### Job
Reproduce only the rows beginning with the line that contains "Examining this snapshot, for" and continuing through the line that contains "beige wall, located at BBox(242, 114, 331, 293) <", with "white ceiling" replaced by "pale ceiling" throughout and all else left unchanged.

*** Extracted records

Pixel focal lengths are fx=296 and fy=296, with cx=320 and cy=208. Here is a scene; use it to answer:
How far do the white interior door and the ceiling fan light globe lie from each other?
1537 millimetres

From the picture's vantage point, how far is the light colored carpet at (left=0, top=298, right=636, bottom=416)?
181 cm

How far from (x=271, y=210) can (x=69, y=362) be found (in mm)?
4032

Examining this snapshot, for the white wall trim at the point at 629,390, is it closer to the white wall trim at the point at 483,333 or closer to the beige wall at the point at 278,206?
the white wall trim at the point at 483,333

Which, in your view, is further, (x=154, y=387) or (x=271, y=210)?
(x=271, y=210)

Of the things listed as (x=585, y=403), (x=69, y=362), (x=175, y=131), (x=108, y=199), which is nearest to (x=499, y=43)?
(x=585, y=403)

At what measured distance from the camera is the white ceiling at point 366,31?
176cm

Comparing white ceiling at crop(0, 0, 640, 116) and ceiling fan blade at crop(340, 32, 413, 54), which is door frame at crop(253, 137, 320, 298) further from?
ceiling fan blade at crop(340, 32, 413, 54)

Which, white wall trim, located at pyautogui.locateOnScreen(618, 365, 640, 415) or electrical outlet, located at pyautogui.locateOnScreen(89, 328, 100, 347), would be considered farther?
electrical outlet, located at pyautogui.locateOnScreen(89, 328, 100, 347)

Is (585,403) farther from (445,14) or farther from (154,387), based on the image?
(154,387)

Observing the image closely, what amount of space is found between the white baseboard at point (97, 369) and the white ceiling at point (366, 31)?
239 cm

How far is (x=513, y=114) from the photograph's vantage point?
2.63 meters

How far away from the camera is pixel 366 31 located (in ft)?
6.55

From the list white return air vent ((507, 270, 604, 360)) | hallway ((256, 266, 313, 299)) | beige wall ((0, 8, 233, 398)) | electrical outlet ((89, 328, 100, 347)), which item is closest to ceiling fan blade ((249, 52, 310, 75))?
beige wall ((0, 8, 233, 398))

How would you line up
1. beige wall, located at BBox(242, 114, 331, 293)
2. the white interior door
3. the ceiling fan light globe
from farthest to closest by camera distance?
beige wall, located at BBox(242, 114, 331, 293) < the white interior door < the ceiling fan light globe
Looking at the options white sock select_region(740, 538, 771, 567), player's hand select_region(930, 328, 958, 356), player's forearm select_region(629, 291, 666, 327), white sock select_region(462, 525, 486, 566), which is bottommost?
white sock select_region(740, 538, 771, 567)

******
*** Extracted records

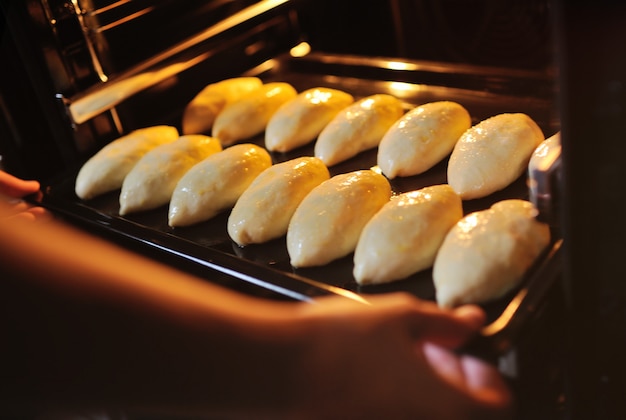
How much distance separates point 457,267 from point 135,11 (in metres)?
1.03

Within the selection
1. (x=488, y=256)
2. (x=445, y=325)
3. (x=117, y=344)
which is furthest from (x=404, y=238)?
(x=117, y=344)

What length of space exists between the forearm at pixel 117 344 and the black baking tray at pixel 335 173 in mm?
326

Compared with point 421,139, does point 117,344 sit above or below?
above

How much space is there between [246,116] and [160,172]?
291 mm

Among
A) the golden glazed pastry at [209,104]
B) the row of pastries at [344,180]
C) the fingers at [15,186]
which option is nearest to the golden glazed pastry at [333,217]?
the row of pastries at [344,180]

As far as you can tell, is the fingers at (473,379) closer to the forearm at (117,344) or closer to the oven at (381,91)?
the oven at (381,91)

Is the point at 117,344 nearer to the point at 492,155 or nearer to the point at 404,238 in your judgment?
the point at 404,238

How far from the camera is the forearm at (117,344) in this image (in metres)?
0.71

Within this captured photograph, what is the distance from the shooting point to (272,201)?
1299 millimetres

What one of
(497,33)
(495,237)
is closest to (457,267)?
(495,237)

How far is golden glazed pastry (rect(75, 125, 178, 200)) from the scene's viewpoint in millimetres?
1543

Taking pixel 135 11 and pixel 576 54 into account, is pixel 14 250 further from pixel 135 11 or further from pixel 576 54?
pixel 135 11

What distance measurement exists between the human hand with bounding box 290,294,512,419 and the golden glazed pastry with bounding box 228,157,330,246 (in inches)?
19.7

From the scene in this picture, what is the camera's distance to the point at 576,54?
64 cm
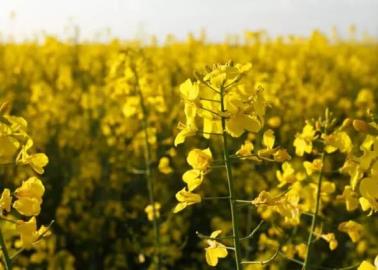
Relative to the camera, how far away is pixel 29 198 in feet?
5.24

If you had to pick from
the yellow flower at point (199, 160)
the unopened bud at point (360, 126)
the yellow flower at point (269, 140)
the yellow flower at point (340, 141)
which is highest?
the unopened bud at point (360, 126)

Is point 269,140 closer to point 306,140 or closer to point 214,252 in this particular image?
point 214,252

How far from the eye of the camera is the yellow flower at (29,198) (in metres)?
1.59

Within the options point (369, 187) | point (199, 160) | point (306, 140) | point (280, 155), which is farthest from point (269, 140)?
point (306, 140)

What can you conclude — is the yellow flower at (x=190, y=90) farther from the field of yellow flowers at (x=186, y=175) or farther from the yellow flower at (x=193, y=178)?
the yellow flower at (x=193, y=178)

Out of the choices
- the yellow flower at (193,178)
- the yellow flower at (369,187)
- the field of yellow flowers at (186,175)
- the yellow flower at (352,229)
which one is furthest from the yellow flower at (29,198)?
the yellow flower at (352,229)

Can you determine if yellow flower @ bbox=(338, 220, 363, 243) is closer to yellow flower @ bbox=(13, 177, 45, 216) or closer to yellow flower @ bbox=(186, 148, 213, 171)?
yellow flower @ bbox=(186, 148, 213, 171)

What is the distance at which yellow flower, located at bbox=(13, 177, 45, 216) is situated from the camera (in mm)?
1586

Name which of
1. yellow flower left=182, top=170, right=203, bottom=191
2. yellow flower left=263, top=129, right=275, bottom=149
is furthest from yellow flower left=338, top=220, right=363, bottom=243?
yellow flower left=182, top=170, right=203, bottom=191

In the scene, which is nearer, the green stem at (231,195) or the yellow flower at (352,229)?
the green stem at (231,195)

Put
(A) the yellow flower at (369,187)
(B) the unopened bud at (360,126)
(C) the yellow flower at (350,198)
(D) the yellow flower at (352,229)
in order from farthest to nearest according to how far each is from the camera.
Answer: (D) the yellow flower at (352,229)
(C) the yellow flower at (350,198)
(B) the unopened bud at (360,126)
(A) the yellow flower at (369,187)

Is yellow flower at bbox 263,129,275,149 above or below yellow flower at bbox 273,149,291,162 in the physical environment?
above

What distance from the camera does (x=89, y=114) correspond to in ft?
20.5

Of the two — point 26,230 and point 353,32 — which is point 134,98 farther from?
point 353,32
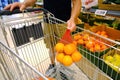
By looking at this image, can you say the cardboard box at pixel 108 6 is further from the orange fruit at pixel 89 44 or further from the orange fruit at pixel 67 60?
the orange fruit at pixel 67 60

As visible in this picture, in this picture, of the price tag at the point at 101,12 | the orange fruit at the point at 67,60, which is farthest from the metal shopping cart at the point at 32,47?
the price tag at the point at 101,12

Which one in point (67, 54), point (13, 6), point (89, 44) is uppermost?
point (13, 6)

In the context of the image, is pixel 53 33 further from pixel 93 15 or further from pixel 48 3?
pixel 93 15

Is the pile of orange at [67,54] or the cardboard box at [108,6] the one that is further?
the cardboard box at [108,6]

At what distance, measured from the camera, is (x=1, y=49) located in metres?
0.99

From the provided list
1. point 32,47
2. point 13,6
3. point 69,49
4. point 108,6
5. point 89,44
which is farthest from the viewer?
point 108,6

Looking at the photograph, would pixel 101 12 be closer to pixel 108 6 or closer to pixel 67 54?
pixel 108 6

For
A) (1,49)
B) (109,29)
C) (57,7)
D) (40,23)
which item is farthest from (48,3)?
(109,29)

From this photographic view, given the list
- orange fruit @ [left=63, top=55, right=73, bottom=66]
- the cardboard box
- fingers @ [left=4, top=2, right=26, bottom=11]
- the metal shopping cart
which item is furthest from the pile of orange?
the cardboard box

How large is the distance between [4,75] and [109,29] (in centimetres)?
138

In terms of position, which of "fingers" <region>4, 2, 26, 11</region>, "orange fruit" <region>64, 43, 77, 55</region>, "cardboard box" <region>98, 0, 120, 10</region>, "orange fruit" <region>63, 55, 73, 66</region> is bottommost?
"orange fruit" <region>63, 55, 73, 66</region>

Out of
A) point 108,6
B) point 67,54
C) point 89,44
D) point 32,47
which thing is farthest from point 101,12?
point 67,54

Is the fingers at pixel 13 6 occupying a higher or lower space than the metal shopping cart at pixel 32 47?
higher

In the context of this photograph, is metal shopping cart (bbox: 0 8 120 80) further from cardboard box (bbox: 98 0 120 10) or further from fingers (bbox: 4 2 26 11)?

******

### Answer to this exercise
Examining this snapshot, for the white wall trim at the point at 629,390, is it closer to the white wall trim at the point at 483,333 or closer to the beige wall at the point at 278,206?
the white wall trim at the point at 483,333

Which, in your view, is further, (x=154, y=387) or (x=271, y=210)?
(x=271, y=210)

Of the things listed as (x=585, y=403), (x=69, y=362), (x=175, y=131), (x=108, y=199), which is nearest to (x=499, y=43)?
(x=585, y=403)

At what measured distance from the camera is the pale ceiling at point 366,31?
176cm

Comparing pale ceiling at crop(0, 0, 640, 116) and ceiling fan blade at crop(340, 32, 413, 54), which is door frame at crop(253, 137, 320, 298) further from?
ceiling fan blade at crop(340, 32, 413, 54)

Which, white wall trim, located at pyautogui.locateOnScreen(618, 365, 640, 415) or electrical outlet, located at pyautogui.locateOnScreen(89, 328, 100, 347), would be considered farther?
electrical outlet, located at pyautogui.locateOnScreen(89, 328, 100, 347)

Is (585,403) farther from (445,14) or farther from (154,387), based on the image?
(154,387)

Observing the image closely, what amount of space is found between the white baseboard at point (97, 369) and the pale ceiling at point (366, 31)?
239 cm

How far is (x=513, y=114) from the photograph's vantage point?
2.63 meters

How far away from the camera is pixel 366 31 located (in ft)?
6.55

From the list white return air vent ((507, 270, 604, 360)) | hallway ((256, 266, 313, 299)) | beige wall ((0, 8, 233, 398)) | electrical outlet ((89, 328, 100, 347)), which item is closest to ceiling fan blade ((249, 52, 310, 75))?
beige wall ((0, 8, 233, 398))

How would you line up
1. beige wall, located at BBox(242, 114, 331, 293)
2. the white interior door
3. the ceiling fan light globe
from farthest to closest by camera distance?
beige wall, located at BBox(242, 114, 331, 293) < the white interior door < the ceiling fan light globe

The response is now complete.